(Task instructions) Quote the following records verbatim, from first line to last, without changing any characters.

(Provided material)
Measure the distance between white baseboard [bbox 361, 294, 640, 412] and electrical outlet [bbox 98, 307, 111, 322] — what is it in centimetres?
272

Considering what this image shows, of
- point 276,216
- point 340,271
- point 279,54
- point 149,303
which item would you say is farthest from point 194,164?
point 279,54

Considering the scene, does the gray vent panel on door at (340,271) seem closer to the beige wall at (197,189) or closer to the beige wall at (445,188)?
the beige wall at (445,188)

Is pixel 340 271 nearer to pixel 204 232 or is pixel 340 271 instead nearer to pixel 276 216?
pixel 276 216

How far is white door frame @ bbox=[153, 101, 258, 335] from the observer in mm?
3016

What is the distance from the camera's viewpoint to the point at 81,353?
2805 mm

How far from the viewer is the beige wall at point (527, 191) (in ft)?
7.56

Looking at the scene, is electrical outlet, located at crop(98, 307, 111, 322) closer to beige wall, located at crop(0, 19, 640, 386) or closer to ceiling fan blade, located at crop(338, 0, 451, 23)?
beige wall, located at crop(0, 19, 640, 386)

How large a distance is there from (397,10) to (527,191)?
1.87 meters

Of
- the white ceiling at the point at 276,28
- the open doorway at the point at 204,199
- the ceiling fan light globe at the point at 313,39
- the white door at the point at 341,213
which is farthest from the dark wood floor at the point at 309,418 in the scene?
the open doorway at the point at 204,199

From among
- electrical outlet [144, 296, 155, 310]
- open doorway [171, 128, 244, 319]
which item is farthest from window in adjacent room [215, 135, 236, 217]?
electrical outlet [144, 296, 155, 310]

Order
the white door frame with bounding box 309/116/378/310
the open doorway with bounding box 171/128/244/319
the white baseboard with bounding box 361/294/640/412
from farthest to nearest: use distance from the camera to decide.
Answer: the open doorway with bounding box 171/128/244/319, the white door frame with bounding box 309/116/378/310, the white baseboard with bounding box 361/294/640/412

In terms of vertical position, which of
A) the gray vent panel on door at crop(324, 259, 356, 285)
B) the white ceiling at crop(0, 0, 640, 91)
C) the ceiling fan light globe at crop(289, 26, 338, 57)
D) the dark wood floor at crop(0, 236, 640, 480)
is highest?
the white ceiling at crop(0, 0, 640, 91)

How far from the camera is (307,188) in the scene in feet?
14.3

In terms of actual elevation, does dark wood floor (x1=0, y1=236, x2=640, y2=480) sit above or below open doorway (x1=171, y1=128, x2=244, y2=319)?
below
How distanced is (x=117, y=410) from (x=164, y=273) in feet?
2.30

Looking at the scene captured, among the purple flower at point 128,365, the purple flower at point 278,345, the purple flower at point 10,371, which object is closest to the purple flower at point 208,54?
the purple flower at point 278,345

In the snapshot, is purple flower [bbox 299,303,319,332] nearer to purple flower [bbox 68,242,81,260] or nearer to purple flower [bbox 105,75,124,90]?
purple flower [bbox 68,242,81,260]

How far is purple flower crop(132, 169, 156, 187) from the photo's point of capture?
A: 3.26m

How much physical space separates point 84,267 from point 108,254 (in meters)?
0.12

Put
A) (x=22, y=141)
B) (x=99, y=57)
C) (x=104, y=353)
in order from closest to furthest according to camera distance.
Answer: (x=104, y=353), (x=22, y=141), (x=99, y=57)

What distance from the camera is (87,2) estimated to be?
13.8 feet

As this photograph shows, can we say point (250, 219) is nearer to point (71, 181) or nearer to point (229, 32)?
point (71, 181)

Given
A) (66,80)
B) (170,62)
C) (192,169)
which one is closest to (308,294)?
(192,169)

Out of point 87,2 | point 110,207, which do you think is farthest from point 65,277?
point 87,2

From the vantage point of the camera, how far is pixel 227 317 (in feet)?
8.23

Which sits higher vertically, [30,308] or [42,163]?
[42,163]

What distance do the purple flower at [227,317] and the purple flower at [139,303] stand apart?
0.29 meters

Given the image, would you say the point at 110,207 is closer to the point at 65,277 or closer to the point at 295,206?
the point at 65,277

(Answer to the task)
Measure the distance between white baseboard [bbox 361, 294, 640, 412] and electrical outlet [bbox 98, 307, 111, 322] — what is it in centimetres?
272

Considering what this image shows, of
- point 276,216
- point 340,271
- point 279,54
- point 149,303
which item would you say is farthest from point 194,164?
point 279,54

Considering the scene, does the gray vent panel on door at (340,271) seem closer to the beige wall at (197,189) or closer to the beige wall at (445,188)?
the beige wall at (445,188)

Is pixel 340 271 nearer to pixel 204 232 or is pixel 340 271 instead nearer to pixel 276 216?
pixel 276 216

How far is white door frame @ bbox=[153, 101, 258, 335] from the observer in mm?
3016

What is the distance from the camera's viewpoint to the point at 81,353?
2805 mm

How far from the viewer is the beige wall at point (527, 191) (in ft)?
7.56

Looking at the scene, is electrical outlet, located at crop(98, 307, 111, 322) closer to beige wall, located at crop(0, 19, 640, 386) or closer to ceiling fan blade, located at crop(338, 0, 451, 23)?
beige wall, located at crop(0, 19, 640, 386)

How large a distance is there from (397,10) to (527,191)?
1.87 meters

Of
- the white ceiling at the point at 276,28
- the open doorway at the point at 204,199
- the ceiling fan light globe at the point at 313,39
- the white door at the point at 341,213
which is farthest from the dark wood floor at the point at 309,418 in the scene?
the open doorway at the point at 204,199

From among
- electrical outlet [144, 296, 155, 310]
- open doorway [171, 128, 244, 319]
which item is farthest from window in adjacent room [215, 135, 236, 217]?
electrical outlet [144, 296, 155, 310]

Order
the white door frame with bounding box 309/116/378/310
the open doorway with bounding box 171/128/244/319
the white baseboard with bounding box 361/294/640/412
from farthest to nearest: use distance from the camera to decide.
Answer: the open doorway with bounding box 171/128/244/319, the white door frame with bounding box 309/116/378/310, the white baseboard with bounding box 361/294/640/412

In terms of vertical position, which of
A) the gray vent panel on door at crop(324, 259, 356, 285)
B) the white ceiling at crop(0, 0, 640, 91)
C) the ceiling fan light globe at crop(289, 26, 338, 57)
D) the dark wood floor at crop(0, 236, 640, 480)
is highest?
the white ceiling at crop(0, 0, 640, 91)

How far from the camera is (307,188) in the scene in feet?
14.3

In terms of actual elevation, does dark wood floor (x1=0, y1=236, x2=640, y2=480) sit above or below open doorway (x1=171, y1=128, x2=244, y2=319)?
below
How distanced is (x=117, y=410) from (x=164, y=273) in feet?
2.30

Looking at the scene captured, among the purple flower at point 128,365, the purple flower at point 278,345, the purple flower at point 10,371, which object is closest to the purple flower at point 208,54?
the purple flower at point 278,345

In the snapshot, is purple flower [bbox 299,303,319,332] nearer to purple flower [bbox 68,242,81,260] or nearer to purple flower [bbox 105,75,124,90]?
purple flower [bbox 68,242,81,260]

How far is purple flower crop(132, 169, 156, 187) from the photo's point of capture?
A: 3.26m

How much physical space separates point 84,267 from point 108,254 (in meters)?
0.12

Put
A) (x=22, y=141)
B) (x=99, y=57)
C) (x=104, y=353)
in order from closest to furthest according to camera distance.
Answer: (x=104, y=353), (x=22, y=141), (x=99, y=57)

What distance from the camera is (87,2) estimated to be?
13.8 feet

As this photograph shows, can we say point (250, 219) is nearer to point (71, 181) or nearer to point (229, 32)?
point (71, 181)

Given
A) (66,80)
B) (170,62)
C) (192,169)
which one is closest to (308,294)?
(192,169)

Out of point 87,2 | point 110,207, which do you think is farthest from point 65,277?
point 87,2

From the vantage point of the camera, how far is pixel 227 317 (in feet)?
8.23

Which sits higher vertically, [30,308] or [42,163]?
[42,163]

What distance do the purple flower at [227,317] and the purple flower at [139,303] stand apart?
0.29 meters

Given the image, would you say the point at 110,207 is closer to the point at 65,277 or closer to the point at 295,206?
the point at 65,277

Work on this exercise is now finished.